Встала и запустила его по воде прыгать. Никитушка считать принялся, до одиннадцати дошел и тогда свой бросил. На один прыжок больше получил. А потом на бродяжку смотрит с особым выражением. Она сперва терпела, будто не видела, а вдруг спрашивает, не глядя:
– Нравлюсь?
– Ага, – говорит Никитушка, в румянец бросившись.
Бродяжка тогда зачерпнула сырую землю и лицо в ней выпачкала, чумазая замарашка стала.
– А теперь?
– Ты что?! – досадно изумляется Никитушка.
А бродяжка смеется.
Попович на нее смотрел и сам развеселился от ее чумазости. И больше особое выражение к ней не испытывал, а решил про себя, что она Божья и никакого камешка у нее на шее нет, потому как и не нужен.
А она от него уже прочь идет, не прощаясь.
– Ты куда? – спрашивает Никитушка.
– К тюрьме, – отвечает, – там мои братья.
Так и ходила в городе вокруг каталажки, а внутрь ее не пускали.
Никитушка бродяжкины слова про камешек запомнил, только решил силе своей напоследок волю дать. Пошел к Горынычевой коптильне и для начала свистнул в треть силы. А как оттуда в испуге все повыбежали, он в полсвиста разошелся. Тут неприличной трубе конец настал, погнулась и окривела, да больше на кудеяровичей квелость не наводила своим видом. А с третьего свиста, в самую полную силу, коптильня обрушилась со страшным стоном, и память о ней пылью развеялась.
Сам же Горыныч в тюрьме прочно обосновался, все разбойные рыла на него верное свидетельство дали, и бывший вождь бритых голов еще добавил.
А Госпожа Лола, прознавши мужнину участь и вероломство Кондрат Кузьмича, замыслила дурное дело. Темной ночью пришла к святому озеру да спустила в него заморских зубастых рыб.
– Плодитесь, – наказала, – и размножайтесь, да озеро поганьте во славу Кудеяра.

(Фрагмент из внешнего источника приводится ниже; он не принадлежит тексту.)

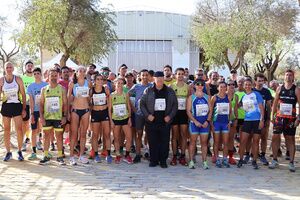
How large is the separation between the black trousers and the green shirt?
1.74 m

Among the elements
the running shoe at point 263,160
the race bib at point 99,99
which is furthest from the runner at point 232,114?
the race bib at point 99,99

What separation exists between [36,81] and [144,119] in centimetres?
246

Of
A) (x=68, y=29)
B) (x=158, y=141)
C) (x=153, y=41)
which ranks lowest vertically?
(x=158, y=141)

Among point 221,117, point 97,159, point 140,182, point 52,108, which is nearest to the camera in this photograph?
point 140,182

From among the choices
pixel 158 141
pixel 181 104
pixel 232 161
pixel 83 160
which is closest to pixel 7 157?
pixel 83 160

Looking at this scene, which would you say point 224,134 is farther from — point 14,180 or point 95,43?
point 95,43

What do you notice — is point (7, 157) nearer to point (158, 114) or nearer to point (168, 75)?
point (158, 114)

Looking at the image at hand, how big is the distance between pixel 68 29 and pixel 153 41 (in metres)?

А не знала светская кобылица, что заморские твари к нашим морозам повымрут.
Кондрат Кузьмич всё обращения к народу через малых городских шишек выпускал, одно дивней другого. То советного Гнома примется ругать – хотел-де все клады из кудеярских лесов к рукам прибрать и свои гномьи порядки у нас завести. А то про отеческую веру хорошо скажет – мы-де люди православные. Да только странное в народе слухотворение ходило, будто линяет Кондрат Кузьмич, оттого и носа не кажет. А такое было уже, старожилы рассказывали. Вот как культ личности разоблачился, так Кондрат Кузьмич тоже три месяца линял, а потом заговорил совсем по-новому. И когда катастройку у нас делали да свободу объявляли, он линял, это уже не одни старожилы помнили. А что у него там линяет, никто толком и не знал. Вот как по-иному говорить начнет, с другим словопрением, прежде невместным, так это точный знак, что линяет. А мы, кудеяровичи, ко всему привычные, как с нами ни говори. Всякого наслушались и навидались.
Вот у нас теперь на выборы в мэры Еремея Коснятина записали. А может, будет толк.
Один Яков Львович про Кондрат Кузьмича доподлинно все знал, а уж он бы никому не рассказал. Сам Яков Львович старичок уже мшистый, шаркающий, но в уме трезвый и просчетливый. Кондрат Кузьмич с ним знакомство давно порвал, когда еще свободу нам объявлял, а тут потянуло опять на старую дружбу, грехи прошлые сообща вспоминать. Пришел в гости, тапочки обул и на стол бутылку красненького выставил.
– Помянем, – говорит, – невинно убиенных?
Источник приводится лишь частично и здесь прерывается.